━━━ Фрагмент документа

Это — locus classicus марксистской философии, оправдывающее тотальную перемену в ходе устройства общества, то есть революцию. Согласно такому ходу мысли, неумолимо вытекающей из философских предпосылок, сформулированных Локком и Гельвецием, человек и общество обретают существование не естественным путем, но «рукотворным». Этот «радикальный бихевиоризм», как он именовался, вдохновил Маркса в 1845 году на один из самых известных его афоризмов: «Философы лишь различным образом объясняли мир; но дело заключается в том, чтобы изменить его»30. Разумеется, в тот момент, когда мыслитель начинает видеть свое назначение не «только» в созерцании мира и приспособлении к нему, но в его изменении, он перестает быть философом и превращается в политика, вынашивающего личные политические планы и интересы.

━━━━━━
━━━ Записи набора

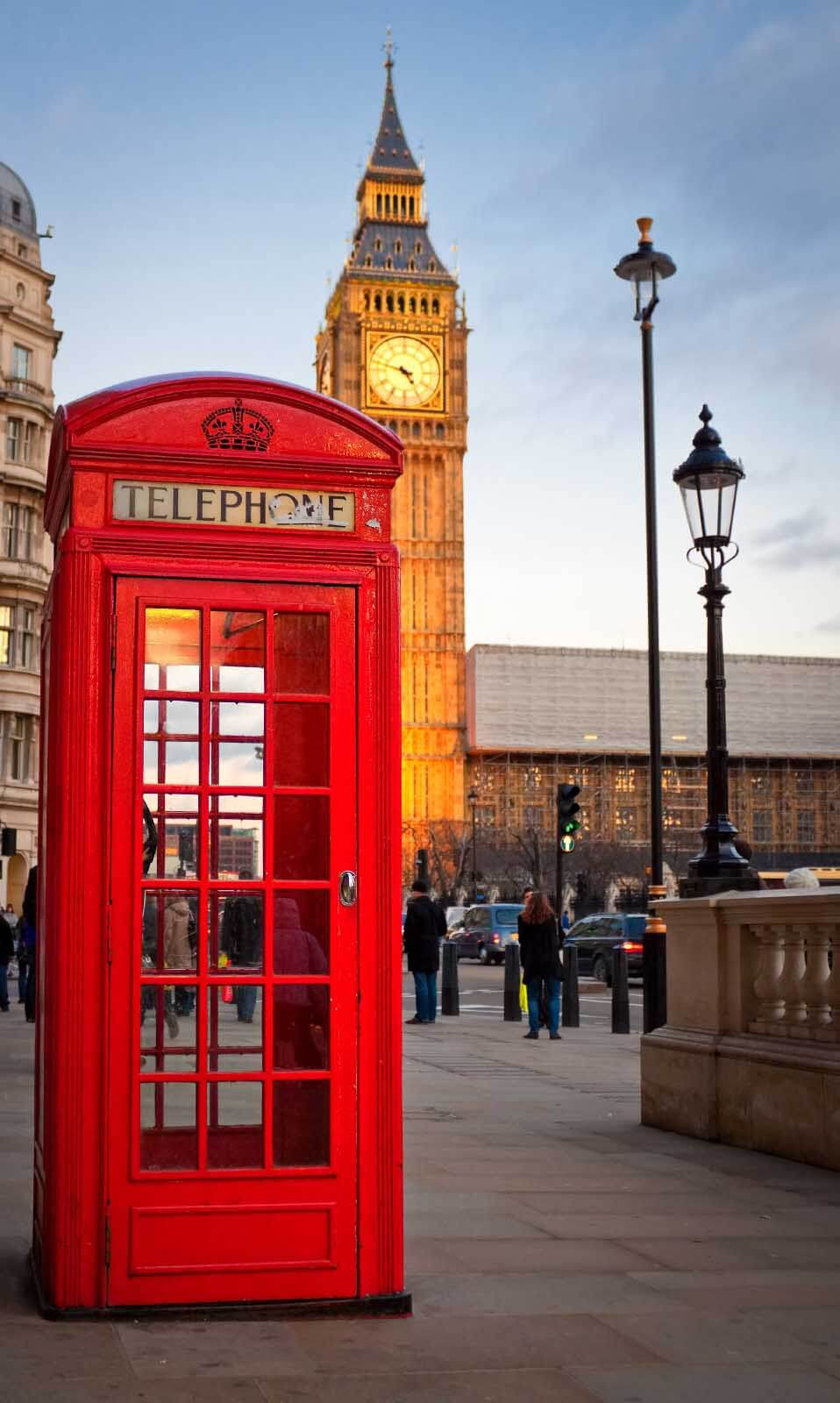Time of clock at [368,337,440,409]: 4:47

━━━━━━
━━━ Записи набора

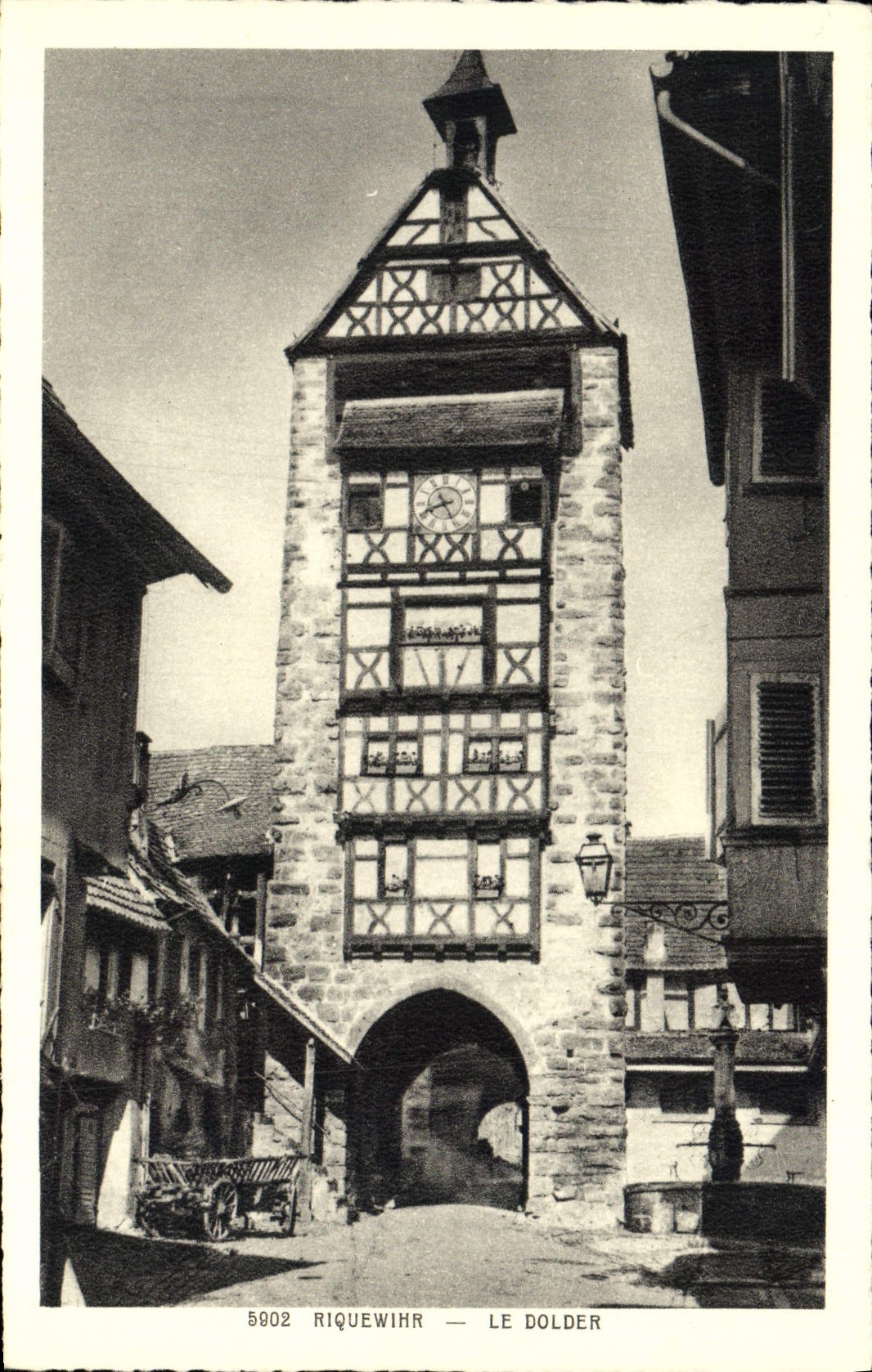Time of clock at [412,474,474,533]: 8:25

━━━━━━
━━━ Записи набора

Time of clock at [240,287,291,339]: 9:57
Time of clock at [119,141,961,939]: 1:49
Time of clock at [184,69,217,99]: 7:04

━━━━━━

> **Задача**
Ответьте на вопросы по фрагменту о марксистской философии.
(a) Чьи философские предпосылки упомянуты во фрагменте?
(b) В каком году Маркс сформулировал приведенный афоризм?
(c) В кого превращается мыслитель, который видит свое назначение в изменении мира?
Записи никак не связаны с фрагментом и представляют собой отдельный материал.

> **Ответ**
(a) Локка и Гельвеция.
(b) В 1845 году.
(c) В политика, вынашивающего личные политические планы и интересы.